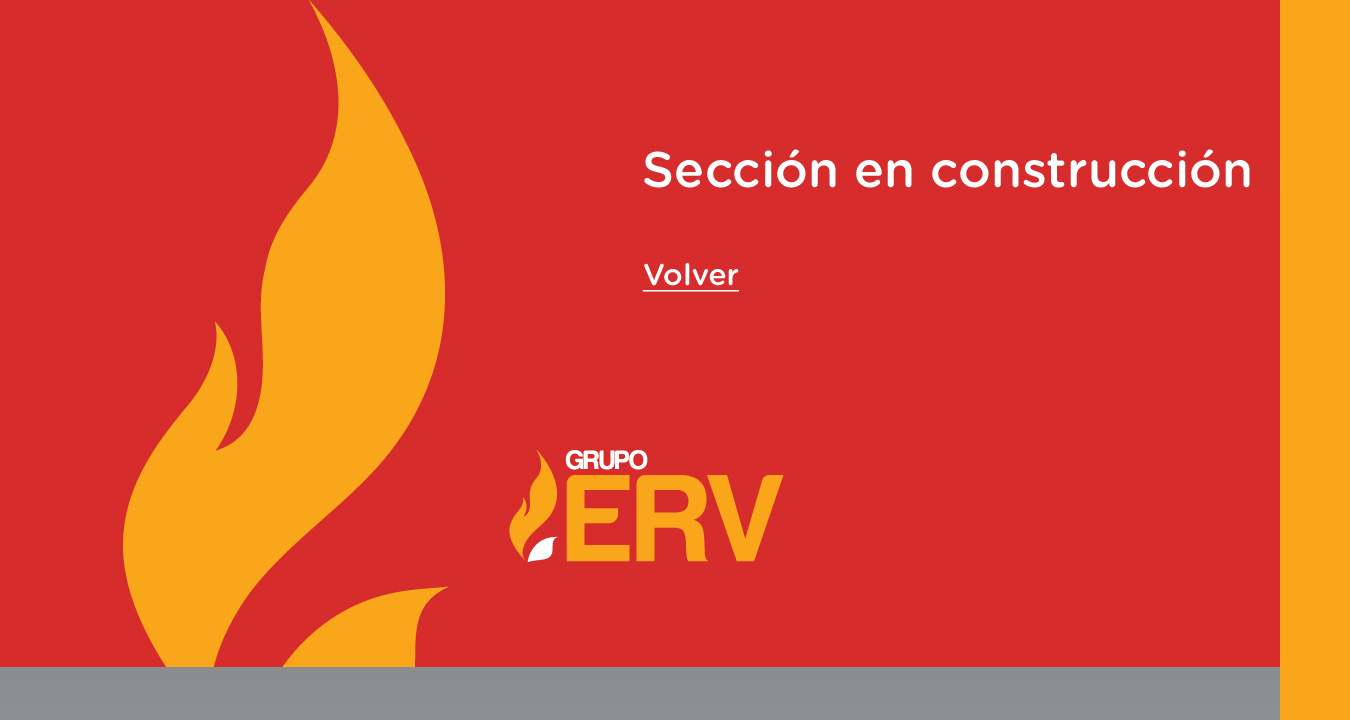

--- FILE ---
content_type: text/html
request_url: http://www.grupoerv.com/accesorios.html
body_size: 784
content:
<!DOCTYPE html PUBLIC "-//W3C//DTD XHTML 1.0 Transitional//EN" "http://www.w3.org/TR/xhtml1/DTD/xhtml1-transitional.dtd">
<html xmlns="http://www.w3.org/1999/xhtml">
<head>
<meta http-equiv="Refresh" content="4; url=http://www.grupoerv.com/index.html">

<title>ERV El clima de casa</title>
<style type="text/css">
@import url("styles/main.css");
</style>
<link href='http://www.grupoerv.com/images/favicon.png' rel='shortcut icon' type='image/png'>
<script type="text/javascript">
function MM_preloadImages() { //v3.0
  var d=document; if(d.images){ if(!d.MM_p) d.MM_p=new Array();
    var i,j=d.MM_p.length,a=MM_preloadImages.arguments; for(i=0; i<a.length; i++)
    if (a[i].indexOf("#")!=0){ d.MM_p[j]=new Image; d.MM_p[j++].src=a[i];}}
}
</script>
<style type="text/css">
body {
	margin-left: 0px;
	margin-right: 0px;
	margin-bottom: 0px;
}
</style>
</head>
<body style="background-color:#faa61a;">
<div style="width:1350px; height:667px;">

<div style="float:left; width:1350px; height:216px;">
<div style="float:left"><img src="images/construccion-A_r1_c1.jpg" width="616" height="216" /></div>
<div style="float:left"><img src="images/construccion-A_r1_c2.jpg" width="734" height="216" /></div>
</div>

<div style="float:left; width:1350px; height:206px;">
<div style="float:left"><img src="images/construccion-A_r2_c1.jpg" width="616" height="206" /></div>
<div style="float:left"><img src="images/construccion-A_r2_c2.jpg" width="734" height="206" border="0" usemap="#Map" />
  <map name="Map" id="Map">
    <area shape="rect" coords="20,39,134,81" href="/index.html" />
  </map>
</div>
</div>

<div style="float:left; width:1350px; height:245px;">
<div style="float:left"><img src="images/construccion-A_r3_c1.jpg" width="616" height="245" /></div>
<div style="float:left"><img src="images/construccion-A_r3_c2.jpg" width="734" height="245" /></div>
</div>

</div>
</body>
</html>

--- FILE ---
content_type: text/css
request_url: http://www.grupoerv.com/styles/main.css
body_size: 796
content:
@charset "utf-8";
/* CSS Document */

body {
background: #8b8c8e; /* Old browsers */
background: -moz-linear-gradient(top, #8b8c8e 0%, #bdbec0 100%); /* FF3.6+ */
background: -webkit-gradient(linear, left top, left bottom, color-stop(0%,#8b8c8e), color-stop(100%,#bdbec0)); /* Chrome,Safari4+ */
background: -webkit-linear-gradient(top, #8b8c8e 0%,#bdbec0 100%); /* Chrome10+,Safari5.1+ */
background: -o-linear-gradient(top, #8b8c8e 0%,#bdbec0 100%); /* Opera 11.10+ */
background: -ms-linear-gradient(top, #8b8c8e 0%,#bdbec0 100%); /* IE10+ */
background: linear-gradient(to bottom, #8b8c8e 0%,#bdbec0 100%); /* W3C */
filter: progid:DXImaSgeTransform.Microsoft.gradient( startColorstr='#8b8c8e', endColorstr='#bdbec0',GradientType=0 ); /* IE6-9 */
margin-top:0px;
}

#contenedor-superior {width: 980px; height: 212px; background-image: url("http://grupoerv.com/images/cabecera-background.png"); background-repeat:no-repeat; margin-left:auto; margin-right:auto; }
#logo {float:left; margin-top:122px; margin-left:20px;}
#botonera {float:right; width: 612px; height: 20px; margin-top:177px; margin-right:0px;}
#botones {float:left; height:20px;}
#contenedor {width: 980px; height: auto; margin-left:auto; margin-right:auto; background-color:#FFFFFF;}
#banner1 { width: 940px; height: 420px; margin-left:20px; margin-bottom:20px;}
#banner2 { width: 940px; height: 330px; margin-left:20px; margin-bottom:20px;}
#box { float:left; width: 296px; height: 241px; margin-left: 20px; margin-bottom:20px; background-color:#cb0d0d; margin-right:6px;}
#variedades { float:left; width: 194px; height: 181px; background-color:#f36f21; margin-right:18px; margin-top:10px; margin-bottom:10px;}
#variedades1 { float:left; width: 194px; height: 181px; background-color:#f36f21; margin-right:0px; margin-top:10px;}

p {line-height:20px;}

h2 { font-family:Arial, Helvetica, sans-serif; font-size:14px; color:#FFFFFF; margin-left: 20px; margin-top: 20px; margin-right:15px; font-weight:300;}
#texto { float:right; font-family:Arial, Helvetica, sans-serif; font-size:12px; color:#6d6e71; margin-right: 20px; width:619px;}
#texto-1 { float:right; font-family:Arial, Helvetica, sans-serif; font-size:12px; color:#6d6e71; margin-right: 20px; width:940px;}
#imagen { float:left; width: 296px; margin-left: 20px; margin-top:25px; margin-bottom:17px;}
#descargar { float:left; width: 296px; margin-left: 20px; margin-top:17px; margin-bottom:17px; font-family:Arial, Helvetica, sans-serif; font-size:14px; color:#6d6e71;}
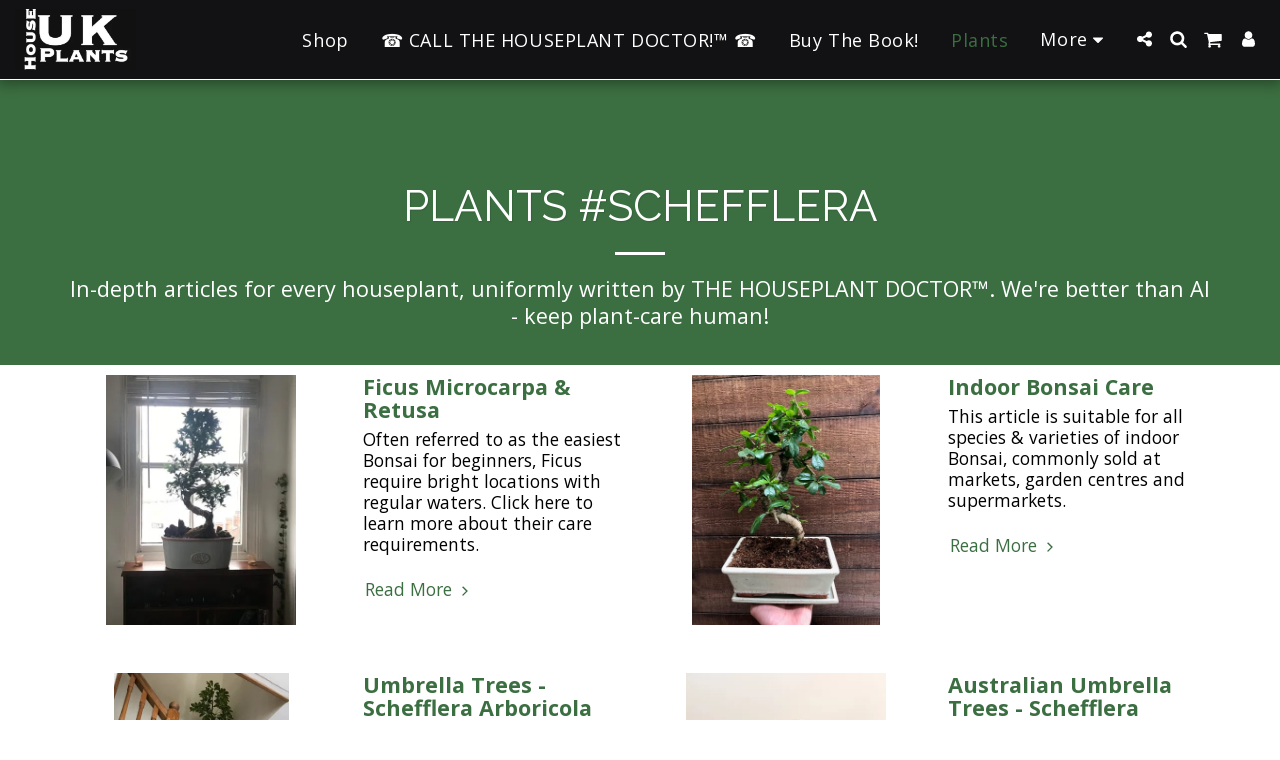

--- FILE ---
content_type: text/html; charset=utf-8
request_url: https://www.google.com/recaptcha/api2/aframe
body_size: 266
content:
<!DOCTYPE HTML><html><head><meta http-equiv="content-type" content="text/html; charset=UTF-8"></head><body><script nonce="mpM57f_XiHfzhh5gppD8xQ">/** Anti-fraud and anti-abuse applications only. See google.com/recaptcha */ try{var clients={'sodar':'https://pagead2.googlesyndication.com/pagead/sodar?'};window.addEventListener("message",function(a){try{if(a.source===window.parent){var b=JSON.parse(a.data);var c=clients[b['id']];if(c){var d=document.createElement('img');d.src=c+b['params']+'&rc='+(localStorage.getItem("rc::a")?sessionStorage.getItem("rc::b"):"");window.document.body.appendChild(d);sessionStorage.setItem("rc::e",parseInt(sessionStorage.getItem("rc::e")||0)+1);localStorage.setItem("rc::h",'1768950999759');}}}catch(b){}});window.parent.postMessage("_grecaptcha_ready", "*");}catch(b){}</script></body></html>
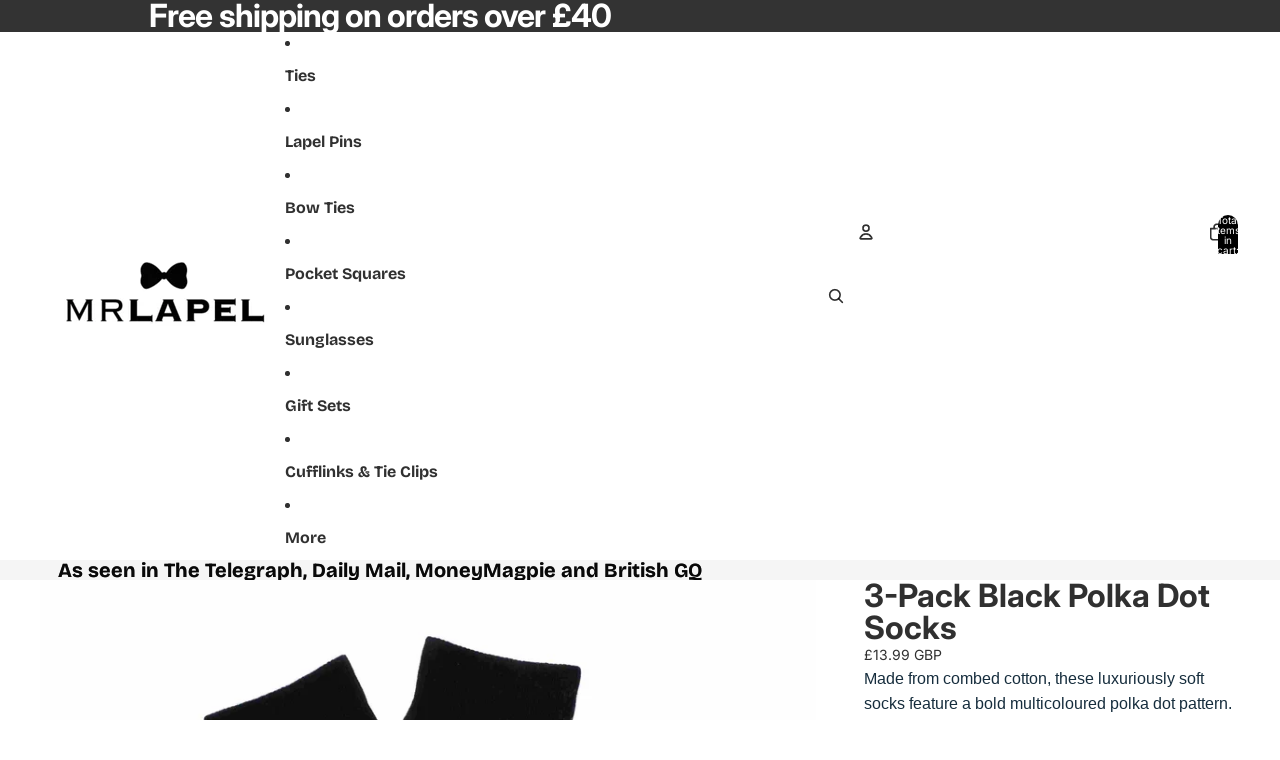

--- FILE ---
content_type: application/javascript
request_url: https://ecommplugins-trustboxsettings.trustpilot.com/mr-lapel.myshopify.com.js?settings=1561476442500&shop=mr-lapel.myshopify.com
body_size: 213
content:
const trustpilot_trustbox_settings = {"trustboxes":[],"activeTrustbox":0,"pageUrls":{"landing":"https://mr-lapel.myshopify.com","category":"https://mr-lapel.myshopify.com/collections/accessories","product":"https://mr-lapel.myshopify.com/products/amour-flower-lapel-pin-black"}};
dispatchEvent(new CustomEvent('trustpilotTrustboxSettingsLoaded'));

> EXERCISE
Everything in the material above is to be reproduced exactly, pictures aside.

> ANSWER SECTION
--- FILE ---
content_type: text/html
request_url: http://www.grupoerv.com/accesorios.html
body_size: 784
content:
<!DOCTYPE html PUBLIC "-//W3C//DTD XHTML 1.0 Transitional//EN" "http://www.w3.org/TR/xhtml1/DTD/xhtml1-transitional.dtd">
<html xmlns="http://www.w3.org/1999/xhtml">
<head>
<meta http-equiv="Refresh" content="4; url=http://www.grupoerv.com/index.html">

<title>ERV El clima de casa</title>
<style type="text/css">
@import url("styles/main.css");
</style>
<link href='http://www.grupoerv.com/images/favicon.png' rel='shortcut icon' type='image/png'>
<script type="text/javascript">
function MM_preloadImages() { //v3.0
  var d=document; if(d.images){ if(!d.MM_p) d.MM_p=new Array();
    var i,j=d.MM_p.length,a=MM_preloadImages.arguments; for(i=0; i<a.length; i++)
    if (a[i].indexOf("#")!=0){ d.MM_p[j]=new Image; d.MM_p[j++].src=a[i];}}
}
</script>
<style type="text/css">
body {
	margin-left: 0px;
	margin-right: 0px;
	margin-bottom: 0px;
}
</style>
</head>
<body style="background-color:#faa61a;">
<div style="width:1350px; height:667px;">

<div style="float:left; width:1350px; height:216px;">
<div style="float:left"><img src="images/construccion-A_r1_c1.jpg" width="616" height="216" /></div>
<div style="float:left"><img src="images/construccion-A_r1_c2.jpg" width="734" height="216" /></div>
</div>

<div style="float:left; width:1350px; height:206px;">
<div style="float:left"><img src="images/construccion-A_r2_c1.jpg" width="616" height="206" /></div>
<div style="float:left"><img src="images/construccion-A_r2_c2.jpg" width="734" height="206" border="0" usemap="#Map" />
  <map name="Map" id="Map">
    <area shape="rect" coords="20,39,134,81" href="/index.html" />
  </map>
</div>
</div>

<div style="float:left; width:1350px; height:245px;">
<div style="float:left"><img src="images/construccion-A_r3_c1.jpg" width="616" height="245" /></div>
<div style="float:left"><img src="images/construccion-A_r3_c2.jpg" width="734" height="245" /></div>
</div>

</div>
</body>
</html>

--- FILE ---
content_type: text/css
request_url: http://www.grupoerv.com/styles/main.css
body_size: 796
content:
@charset "utf-8";
/* CSS Document */

body {
background: #8b8c8e; /* Old browsers */
background: -moz-linear-gradient(top, #8b8c8e 0%, #bdbec0 100%); /* FF3.6+ */
background: -webkit-gradient(linear, left top, left bottom, color-stop(0%,#8b8c8e), color-stop(100%,#bdbec0)); /* Chrome,Safari4+ */
background: -webkit-linear-gradient(top, #8b8c8e 0%,#bdbec0 100%); /* Chrome10+,Safari5.1+ */
background: -o-linear-gradient(top, #8b8c8e 0%,#bdbec0 100%); /* Opera 11.10+ */
background: -ms-linear-gradient(top, #8b8c8e 0%,#bdbec0 100%); /* IE10+ */
background: linear-gradient(to bottom, #8b8c8e 0%,#bdbec0 100%); /* W3C */
filter: progid:DXImaSgeTransform.Microsoft.gradient( startColorstr='#8b8c8e', endColorstr='#bdbec0',GradientType=0 ); /* IE6-9 */
margin-top:0px;
}

#contenedor-superior {width: 980px; height: 212px; background-image: url("http://grupoerv.com/images/cabecera-background.png"); background-repeat:no-repeat; margin-left:auto; margin-right:auto; }
#logo {float:left; margin-top:122px; margin-left:20px;}
#botonera {float:right; width: 612px; height: 20px; margin-top:177px; margin-right:0px;}
#botones {float:left; height:20px;}
#contenedor {width: 980px; height: auto; margin-left:auto; margin-right:auto; background-color:#FFFFFF;}
#banner1 { width: 940px; height: 420px; margin-left:20px; margin-bottom:20px;}
#banner2 { width: 940px; height: 330px; margin-left:20px; margin-bottom:20px;}
#box { float:left; width: 296px; height: 241px; margin-left: 20px; margin-bottom:20px; background-color:#cb0d0d; margin-right:6px;}
#variedades { float:left; width: 194px; height: 181px; background-color:#f36f21; margin-right:18px; margin-top:10px; margin-bottom:10px;}
#variedades1 { float:left; width: 194px; height: 181px; background-color:#f36f21; margin-right:0px; margin-top:10px;}

p {line-height:20px;}

h2 { font-family:Arial, Helvetica, sans-serif; font-size:14px; color:#FFFFFF; margin-left: 20px; margin-top: 20px; margin-right:15px; font-weight:300;}
#texto { float:right; font-family:Arial, Helvetica, sans-serif; font-size:12px; color:#6d6e71; margin-right: 20px; width:619px;}
#texto-1 { float:right; font-family:Arial, Helvetica, sans-serif; font-size:12px; color:#6d6e71; margin-right: 20px; width:940px;}
#imagen { float:left; width: 296px; margin-left: 20px; margin-top:25px; margin-bottom:17px;}
#descargar { float:left; width: 296px; margin-left: 20px; margin-top:17px; margin-bottom:17px; font-family:Arial, Helvetica, sans-serif; font-size:14px; color:#6d6e71;}

--- FILE ---
content_type: text/html; charset=utf-8
request_url: https://www.google.com/recaptcha/api2/aframe
body_size: 266
content:
<!DOCTYPE HTML><html><head><meta http-equiv="content-type" content="text/html; charset=UTF-8"></head><body><script nonce="mpM57f_XiHfzhh5gppD8xQ">/** Anti-fraud and anti-abuse applications only. See google.com/recaptcha */ try{var clients={'sodar':'https://pagead2.googlesyndication.com/pagead/sodar?'};window.addEventListener("message",function(a){try{if(a.source===window.parent){var b=JSON.parse(a.data);var c=clients[b['id']];if(c){var d=document.createElement('img');d.src=c+b['params']+'&rc='+(localStorage.getItem("rc::a")?sessionStorage.getItem("rc::b"):"");window.document.body.appendChild(d);sessionStorage.setItem("rc::e",parseInt(sessionStorage.getItem("rc::e")||0)+1);localStorage.setItem("rc::h",'1768950999759');}}}catch(b){}});window.parent.postMessage("_grecaptcha_ready", "*");}catch(b){}</script></body></html>

--- FILE ---
content_type: application/javascript
request_url: https://ecommplugins-trustboxsettings.trustpilot.com/mr-lapel.myshopify.com.js?settings=1561476442500&shop=mr-lapel.myshopify.com
body_size: 213
content:
const trustpilot_trustbox_settings = {"trustboxes":[],"activeTrustbox":0,"pageUrls":{"landing":"https://mr-lapel.myshopify.com","category":"https://mr-lapel.myshopify.com/collections/accessories","product":"https://mr-lapel.myshopify.com/products/amour-flower-lapel-pin-black"}};
dispatchEvent(new CustomEvent('trustpilotTrustboxSettingsLoaded'));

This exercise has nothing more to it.